Anche nei campi di sterminio, nei gulag russi o
nei campi giapponesi, qualcuno ha sublimato il suo dramma componendo musica. Lo
hanno fatto molte donne internate nei lager tedeschi i cui canti rivivranno in
prima assoluta all’Auditorium di Roma il 16 gennaio, in occasione del Giorno
della memoria 2019, nel concerto ‘Libero è il mio canto’. Grazie al lavoro di
ricerca del maestro Francesco Lotoro, saranno eseguiti 18 brani creati da
compositrici, in cui si alternano sogni d’amore, incitazioni alla resistenza,
denunce di crudeltà disumane, ninne nanne per bambini, brani dedicati alla
natura e all’arrivo della primavera, ma anche parodie di celebri canzonette,
tra cui “Mamma, son tanto felice”, che veniva cantata in polacco nel
Stammlager di Auschwitz, con parole struggenti composte per l’occasione.
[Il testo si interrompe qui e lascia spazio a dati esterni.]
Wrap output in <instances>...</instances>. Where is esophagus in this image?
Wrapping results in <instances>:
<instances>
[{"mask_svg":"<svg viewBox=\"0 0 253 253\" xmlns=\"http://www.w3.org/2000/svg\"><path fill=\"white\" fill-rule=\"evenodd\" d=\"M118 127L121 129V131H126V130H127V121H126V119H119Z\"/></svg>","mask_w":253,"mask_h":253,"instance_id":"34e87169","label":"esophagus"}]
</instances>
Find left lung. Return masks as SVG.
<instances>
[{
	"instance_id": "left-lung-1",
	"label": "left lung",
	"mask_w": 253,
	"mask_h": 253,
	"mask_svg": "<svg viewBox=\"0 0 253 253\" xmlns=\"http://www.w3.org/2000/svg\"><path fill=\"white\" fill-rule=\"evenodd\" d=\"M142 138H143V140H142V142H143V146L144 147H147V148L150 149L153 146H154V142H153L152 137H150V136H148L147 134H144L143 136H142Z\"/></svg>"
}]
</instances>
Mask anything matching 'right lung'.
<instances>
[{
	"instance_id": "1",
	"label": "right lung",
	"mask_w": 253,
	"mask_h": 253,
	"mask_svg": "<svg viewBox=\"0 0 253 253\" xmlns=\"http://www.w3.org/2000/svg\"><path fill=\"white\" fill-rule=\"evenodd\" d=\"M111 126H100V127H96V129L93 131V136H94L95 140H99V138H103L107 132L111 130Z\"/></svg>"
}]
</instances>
Un
repertorio, quello di “Libero è il mio canto”, che copre il periodo
fra il 1933 (apertura del KZ Dachau) e il 1953 (morte di Stalin) raccogliendo,
interpretando, trascrivendo, digitalizzando musiche provenienti da ghetti,
campi nazisti, gulag russi, Zigeunerblock per i Rom. Un impressionante
documento della sofferenza di esseri umani di diversa provenienza, religione,
cultura, accomunati dal desiderio di creare ed esprimere bellezza anche
nell’orrore e nella tragedia. Ad eseguire i brani saranno il coro delle voci
bianche dell’Accademia di Santa Cecilia e un coro solo femminile che eseguirà
il Salmo scritto per la liberazione di Auschwitz, e, inedito in Italia, e il
Bolero di Ravel cantato a cappella, come avveniva nel campo di internamento
giapponese di Palembag in Indonesia per la mancanza di strumenti musicali, ma
grazie a due giovani musiciste inglesi. A raccontare la storia, laddove
conosciuta, delle autrici delle composizioni, sarà l’attrice Paola Pitagora.
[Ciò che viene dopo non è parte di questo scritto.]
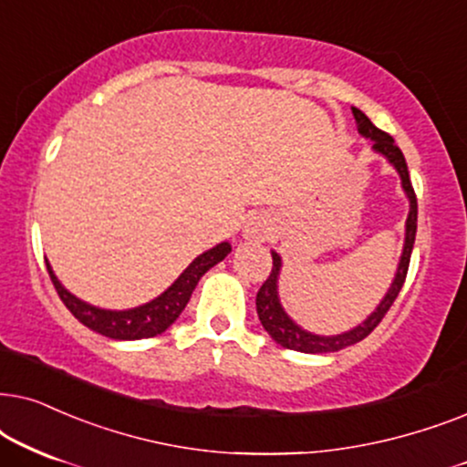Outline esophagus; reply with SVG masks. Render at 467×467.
<instances>
[{
    "label": "esophagus",
    "instance_id": "obj_1",
    "mask_svg": "<svg viewBox=\"0 0 467 467\" xmlns=\"http://www.w3.org/2000/svg\"><path fill=\"white\" fill-rule=\"evenodd\" d=\"M252 233H256V230H252Z\"/></svg>",
    "mask_w": 467,
    "mask_h": 467
}]
</instances>
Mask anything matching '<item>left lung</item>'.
I'll return each mask as SVG.
<instances>
[{"label": "left lung", "instance_id": "1", "mask_svg": "<svg viewBox=\"0 0 467 467\" xmlns=\"http://www.w3.org/2000/svg\"><path fill=\"white\" fill-rule=\"evenodd\" d=\"M352 115L357 119L358 132L365 136V139L374 140V149L378 153H382L390 164L395 166L397 172L401 177V185L406 190V194L410 198V215L406 222V244H403V254L400 260V266H397V275L393 279V285H390L387 296L382 298V303L378 306L374 314L369 316L363 325H358L352 331L341 333V335H333V337H322V335H314L303 331L301 327L295 325L288 318V314L284 312V307L279 306L277 298V275H279V266H282V258L277 256L275 252L271 254L273 256V269L266 277V282L260 285L258 295H256V312L258 318L263 322L265 331L271 335L273 339L277 341L279 346L288 348V350H296V352H307V354H320V352H337L341 348H348L357 341L365 339L368 335L374 331V328L380 325L384 316L390 309V306L395 303L397 295H400L403 288V282H406L408 275V266H410V256H412V247H414V237H416V215H419V204H416V194L412 188V182H410V172H408V164L406 158H403L401 149L395 145L393 136L382 132L380 128H376L374 123L369 121V117L358 110L357 107H352Z\"/></svg>", "mask_w": 467, "mask_h": 467}]
</instances>
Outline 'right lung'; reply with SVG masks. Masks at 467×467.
Wrapping results in <instances>:
<instances>
[{"mask_svg": "<svg viewBox=\"0 0 467 467\" xmlns=\"http://www.w3.org/2000/svg\"><path fill=\"white\" fill-rule=\"evenodd\" d=\"M228 254V244H220L215 245L213 250L201 254L164 295L153 298L147 306L128 309V312H110V309H99L89 306V303L80 301V298L70 295V292L59 284V279L55 277V273L48 263L47 271L48 275H51V282L55 285V290H57L59 298L64 301V306L70 309L74 318L83 322L87 328H91V331L110 339H145L164 333L166 328L179 318V314L183 312L185 306H188L198 279H201L211 266L226 258Z\"/></svg>", "mask_w": 467, "mask_h": 467, "instance_id": "1", "label": "right lung"}]
</instances>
“Quella che abbiamo voluto celebrare – spiegano le ideatrici dell’evento,
Viviana Kasam e Marilena Citelli Francese, che da sei anni organizzano il
Concerto per il Giorno della Memoria per l’UCEI e la Presidenza del Consiglio –
è una pagina commovente e inedita della storia della musica, che testimonia la
straordinaria vena artistica femminile in un ambito, quello della composizione
musicale, in cui le donne sono praticamente assenti. In un mondo in cui stanno
rinascendo razzismi, maschilismi e paura del diverso è importante dare voce ai
valori di umanità, accoglienza, amore ed empatia che contraddistinguono
l’universo femminile, mettendo al centro la sofferenza di donne di diverse
religioni e di diverse provenienze geografiche e sociali”. “La Musica
è da sempre, nella millenaria storia ebraica, un linguaggio di espressione e
comunicazione – ricorda Noemi Di Segni, presidente dell’Unione delle Comunità
ebraiche italiane – attraverso il quale si sono recitate preghiere collettive e
personali, innalzati inni e lamentazioni, lodi per i miracoli, suppliche per le
vicende strazianti e dolorose”. In particolare la produzione musicale
femminile costituisce una grande lacuna nella storia artistica dell’umanità. Se
pochissime donne riuscirono a sfidare le convenzioni e a imporsi come pittrici,
scrittrici, scultrici, le compositrici sono praticamente inesistenti nella
storia della musica. Dunque,”Libero è il mio canto” vuole restituire
una dignità alla realtà sommersa delle musiciste, e dare voce al loro talento.